Tuesday, September 1, 2015

GALINA SEDOVA’S BULGAKOV. CCVI.


Margarita and the Wolf.

The Bulgakov Multiplicities.
 

Are you multiple? --- I know not.

St. Augustine.

 

Yesenin’s Margarita is a very interesting creation. The reader must have noticed that in my chapter The Two Adversaries both Yesenin’s and Mayakovsky’s ‘Margaritas’ are conspicuously missing from consideration. Yet both deserve special treatment, to which effect we have them in separate chapters: Margarita and the Wolf and Margarita: Queen and the Revolution.

In this chapter we shall also look at the multiplicities of Yesenin, who happens to be the prototype of both the poet-turned-historian Ivan Bezdomny/Ivan Nikolayevich Ponyrev and the demon-tempter Azazello.
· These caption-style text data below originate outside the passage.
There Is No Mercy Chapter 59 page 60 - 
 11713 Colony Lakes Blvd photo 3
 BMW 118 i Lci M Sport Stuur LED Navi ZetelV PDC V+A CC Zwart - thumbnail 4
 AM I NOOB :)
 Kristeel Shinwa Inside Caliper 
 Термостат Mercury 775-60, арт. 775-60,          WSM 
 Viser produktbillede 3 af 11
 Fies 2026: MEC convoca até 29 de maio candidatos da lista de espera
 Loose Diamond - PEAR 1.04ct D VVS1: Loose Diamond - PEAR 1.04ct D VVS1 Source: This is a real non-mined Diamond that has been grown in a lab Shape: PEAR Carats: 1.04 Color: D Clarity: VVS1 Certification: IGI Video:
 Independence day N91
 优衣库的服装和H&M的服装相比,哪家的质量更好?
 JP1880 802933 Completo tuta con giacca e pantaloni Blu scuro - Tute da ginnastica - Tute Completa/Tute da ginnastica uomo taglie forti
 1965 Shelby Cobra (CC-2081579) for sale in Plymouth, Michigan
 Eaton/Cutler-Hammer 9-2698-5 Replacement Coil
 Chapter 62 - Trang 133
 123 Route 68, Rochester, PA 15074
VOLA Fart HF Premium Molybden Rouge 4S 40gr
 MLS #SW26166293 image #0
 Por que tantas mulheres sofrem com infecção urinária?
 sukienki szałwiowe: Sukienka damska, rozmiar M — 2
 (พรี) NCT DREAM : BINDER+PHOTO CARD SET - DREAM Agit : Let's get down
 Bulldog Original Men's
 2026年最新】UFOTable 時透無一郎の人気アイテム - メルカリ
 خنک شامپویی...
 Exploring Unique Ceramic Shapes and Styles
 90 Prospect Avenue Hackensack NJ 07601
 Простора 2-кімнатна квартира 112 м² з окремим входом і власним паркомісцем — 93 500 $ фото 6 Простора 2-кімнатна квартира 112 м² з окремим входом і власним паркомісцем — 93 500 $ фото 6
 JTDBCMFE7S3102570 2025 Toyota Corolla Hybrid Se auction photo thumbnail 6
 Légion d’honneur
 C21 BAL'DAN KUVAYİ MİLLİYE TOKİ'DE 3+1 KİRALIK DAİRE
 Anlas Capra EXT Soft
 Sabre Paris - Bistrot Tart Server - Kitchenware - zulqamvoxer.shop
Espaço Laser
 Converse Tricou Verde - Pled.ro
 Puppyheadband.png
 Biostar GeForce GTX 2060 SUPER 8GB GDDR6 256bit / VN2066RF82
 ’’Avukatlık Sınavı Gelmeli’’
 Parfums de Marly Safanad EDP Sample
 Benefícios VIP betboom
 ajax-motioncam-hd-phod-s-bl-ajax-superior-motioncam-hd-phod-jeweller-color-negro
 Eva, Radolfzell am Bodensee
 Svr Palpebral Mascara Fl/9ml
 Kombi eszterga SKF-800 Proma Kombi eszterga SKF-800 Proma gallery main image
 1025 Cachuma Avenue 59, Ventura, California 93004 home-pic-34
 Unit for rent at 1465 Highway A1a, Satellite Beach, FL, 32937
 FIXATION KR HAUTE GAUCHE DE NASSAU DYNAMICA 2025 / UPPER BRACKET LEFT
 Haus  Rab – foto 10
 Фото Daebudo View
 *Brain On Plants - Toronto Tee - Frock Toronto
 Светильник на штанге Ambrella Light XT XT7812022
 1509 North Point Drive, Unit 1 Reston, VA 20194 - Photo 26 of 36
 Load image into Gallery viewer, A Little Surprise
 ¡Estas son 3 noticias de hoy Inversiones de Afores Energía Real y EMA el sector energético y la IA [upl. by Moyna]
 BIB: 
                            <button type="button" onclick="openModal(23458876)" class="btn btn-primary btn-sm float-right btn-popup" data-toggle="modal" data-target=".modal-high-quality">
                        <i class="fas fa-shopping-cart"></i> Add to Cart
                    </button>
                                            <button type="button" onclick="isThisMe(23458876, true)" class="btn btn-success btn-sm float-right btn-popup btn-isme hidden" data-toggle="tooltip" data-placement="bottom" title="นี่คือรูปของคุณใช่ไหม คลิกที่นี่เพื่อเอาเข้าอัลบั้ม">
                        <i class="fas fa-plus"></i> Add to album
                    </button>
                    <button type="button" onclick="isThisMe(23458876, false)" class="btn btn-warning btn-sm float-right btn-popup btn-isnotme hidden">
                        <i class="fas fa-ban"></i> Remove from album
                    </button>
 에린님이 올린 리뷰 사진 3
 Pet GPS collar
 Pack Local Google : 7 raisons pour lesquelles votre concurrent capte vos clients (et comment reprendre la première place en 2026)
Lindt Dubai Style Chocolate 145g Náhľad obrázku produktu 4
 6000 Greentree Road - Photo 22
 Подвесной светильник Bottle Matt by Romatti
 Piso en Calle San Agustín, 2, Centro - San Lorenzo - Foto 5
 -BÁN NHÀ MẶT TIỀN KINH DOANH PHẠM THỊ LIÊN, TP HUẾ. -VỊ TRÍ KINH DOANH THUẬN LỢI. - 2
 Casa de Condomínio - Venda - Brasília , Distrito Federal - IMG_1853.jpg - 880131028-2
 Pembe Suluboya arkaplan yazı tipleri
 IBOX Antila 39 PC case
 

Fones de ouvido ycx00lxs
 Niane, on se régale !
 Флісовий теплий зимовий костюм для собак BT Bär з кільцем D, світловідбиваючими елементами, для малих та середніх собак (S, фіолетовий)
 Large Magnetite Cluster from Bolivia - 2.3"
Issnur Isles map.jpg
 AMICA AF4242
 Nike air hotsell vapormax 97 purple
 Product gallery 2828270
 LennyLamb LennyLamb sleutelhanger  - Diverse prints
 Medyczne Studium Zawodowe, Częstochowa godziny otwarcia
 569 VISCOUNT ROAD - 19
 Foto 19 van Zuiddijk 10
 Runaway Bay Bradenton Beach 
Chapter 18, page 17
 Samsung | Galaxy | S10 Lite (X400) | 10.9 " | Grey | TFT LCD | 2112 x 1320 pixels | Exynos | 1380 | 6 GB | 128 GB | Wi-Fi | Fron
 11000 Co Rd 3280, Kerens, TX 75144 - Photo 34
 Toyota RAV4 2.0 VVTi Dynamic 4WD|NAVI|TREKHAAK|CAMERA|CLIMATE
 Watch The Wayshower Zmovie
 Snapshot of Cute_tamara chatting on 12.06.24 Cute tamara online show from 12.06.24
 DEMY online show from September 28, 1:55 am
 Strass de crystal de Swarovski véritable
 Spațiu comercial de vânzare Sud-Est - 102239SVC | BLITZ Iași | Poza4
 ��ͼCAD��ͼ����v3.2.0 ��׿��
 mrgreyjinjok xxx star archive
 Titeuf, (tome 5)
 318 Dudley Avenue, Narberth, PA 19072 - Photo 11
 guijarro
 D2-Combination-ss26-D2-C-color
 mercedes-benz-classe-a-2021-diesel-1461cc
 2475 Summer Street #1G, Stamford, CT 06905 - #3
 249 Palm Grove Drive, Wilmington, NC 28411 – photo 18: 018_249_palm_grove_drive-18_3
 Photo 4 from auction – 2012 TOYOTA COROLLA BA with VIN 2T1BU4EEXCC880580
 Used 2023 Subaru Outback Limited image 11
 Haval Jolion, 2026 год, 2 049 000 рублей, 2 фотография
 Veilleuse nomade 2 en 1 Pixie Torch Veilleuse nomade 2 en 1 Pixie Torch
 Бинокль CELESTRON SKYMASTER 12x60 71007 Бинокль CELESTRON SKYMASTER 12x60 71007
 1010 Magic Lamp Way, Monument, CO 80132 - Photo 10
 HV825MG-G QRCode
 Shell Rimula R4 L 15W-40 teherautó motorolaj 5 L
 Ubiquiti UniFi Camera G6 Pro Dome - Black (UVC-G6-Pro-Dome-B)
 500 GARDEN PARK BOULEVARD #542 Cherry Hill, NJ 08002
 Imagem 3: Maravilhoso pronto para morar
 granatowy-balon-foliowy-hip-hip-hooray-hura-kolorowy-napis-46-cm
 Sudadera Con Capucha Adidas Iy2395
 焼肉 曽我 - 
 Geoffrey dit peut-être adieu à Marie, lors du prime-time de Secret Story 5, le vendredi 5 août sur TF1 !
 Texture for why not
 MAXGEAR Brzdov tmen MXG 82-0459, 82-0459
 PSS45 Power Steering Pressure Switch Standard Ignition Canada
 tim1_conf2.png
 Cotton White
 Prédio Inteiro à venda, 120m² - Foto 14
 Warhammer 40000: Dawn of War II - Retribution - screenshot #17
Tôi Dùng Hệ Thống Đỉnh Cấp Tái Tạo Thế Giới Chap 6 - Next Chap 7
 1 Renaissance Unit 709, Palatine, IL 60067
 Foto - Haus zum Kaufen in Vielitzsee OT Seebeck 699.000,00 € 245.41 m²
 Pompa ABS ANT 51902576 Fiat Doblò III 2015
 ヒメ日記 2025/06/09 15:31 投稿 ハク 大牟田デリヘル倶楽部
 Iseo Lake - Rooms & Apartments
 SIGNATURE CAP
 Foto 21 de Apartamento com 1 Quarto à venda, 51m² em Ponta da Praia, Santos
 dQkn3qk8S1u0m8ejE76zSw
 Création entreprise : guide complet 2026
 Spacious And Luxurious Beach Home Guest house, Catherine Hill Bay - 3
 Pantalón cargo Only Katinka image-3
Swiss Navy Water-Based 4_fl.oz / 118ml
Thus, these two themes, namely, Yesenin’s Margarita and Yesenin’s multiplicities are intertwined in this chapter.

We can only admire Bulgakov’s skills as a trained physician, who had to take, under his professional curriculum, the course of psychology, which interested him madly and profusely contributed to his creation of such a fascinating and complex spectrum of magnificent works of fiction.

***

If Alexander Sergeyevich Pushkin in his works was interested in cases of mistaken identity, Mikhail Afanasievich Bulgakov was overwhelmingly intrigued by the phenomenon of split personality. Bulgakov’s most interesting work in this sense, where he combines mistaken identity with split personality, is his early novella Diaboliada. I analyzed this work of his in my already posted eponymous chapter. (See my postings LXXXII-XCVI.)

Bulgakov’s special interest in multiple personalities may have come from the article Night Luminary, about M. Yu. Lermontov, written by the notable Russian writer, poet, philosopher and mystic D. S. Merezhkovsky. There was therefore a good reason for Bulgakov in his letter to I. V. Stalin, to call himself a “mystical writer.”

In human form, [nevertheless] not quite a man, [italicized by D. Merezhkovsky] a being of a different order and of a different dimension…

After which, D Merezhkovsky comes to the conclusion, with which I happen to strongly disagree, that ---

“---the hardest, most ominous thing in M. Yu. Lermontov’s fate… was his infinite split, the wavering of the will, of good and evil, of light and darkness.

The reason why I disagree with this is not only that I have already proved by M. Yu. Lermontov’s poems themselves that he had always been on the side of good, but also in the fact that D. S. Merezhkovsky is contradicting himself both in the opening of his Lermontov article and at its end.

“…When death comes, I will remember my childhood prayers, I will remember Lermontov.”

And at the end of the article:

“…When I start doubting whether anything else exists beyond this life, it is enough for me to remember Lermontov, to prove to myself that yes, there does.”

And here is the reason:

…No one has ever looked death so straight in the face, because no one has ever felt so clearly that there is no death…

Merezhkovsky was, of course, himself a mystic, like so many Russians throughout the ages have been mystics. He was also a deeply religious man, which is why it is hard to doubt his sincerity. If there is no death, the last place where Merezhkovsky would want to end up in, would be Hell.

Aside from this article by D. Merezhkovsky, Bulgakov’s interest in the multiplicities and on other occasions in the fusion of two or more real-life images in his fictional characters (which he had amply proven in his works written long before Master and Margarita... more about it in my chapter A Dress Rehearsal for Master and Margarita), had to have a more solid basis. Being a trained physician, he had to be a student of human psychology.

His interest in psychology had to become even more acute since his decision to become a writer. It is impossible to write literary fiction without a deep knowledge of human nature.

Bulgakov was a master in his field, as he was writing fairly short in the number of pages, but incredibly content-packed literary creations. Considering that in Bulgakov certain almost identical, but not quite, storylines, situations, and also personages of his works, become interconnected, or go in parallel, this poses puzzles to the reader, and thus makes the text even more challenging.

M. Bulgakov’s infatuation with the fantastical was merely a theater curtain, distracting the reader from seeing the reality behind the curtain, making his creations accessible to readers of diverse levels. As Francis Bacon wrote a long time ago, “some books are to be tasted, others to be swallowed, and some few to be chewed and digested.

By the same ingenious trick, Bulgakov confuses the censors of his works, making the whole thing triply interesting.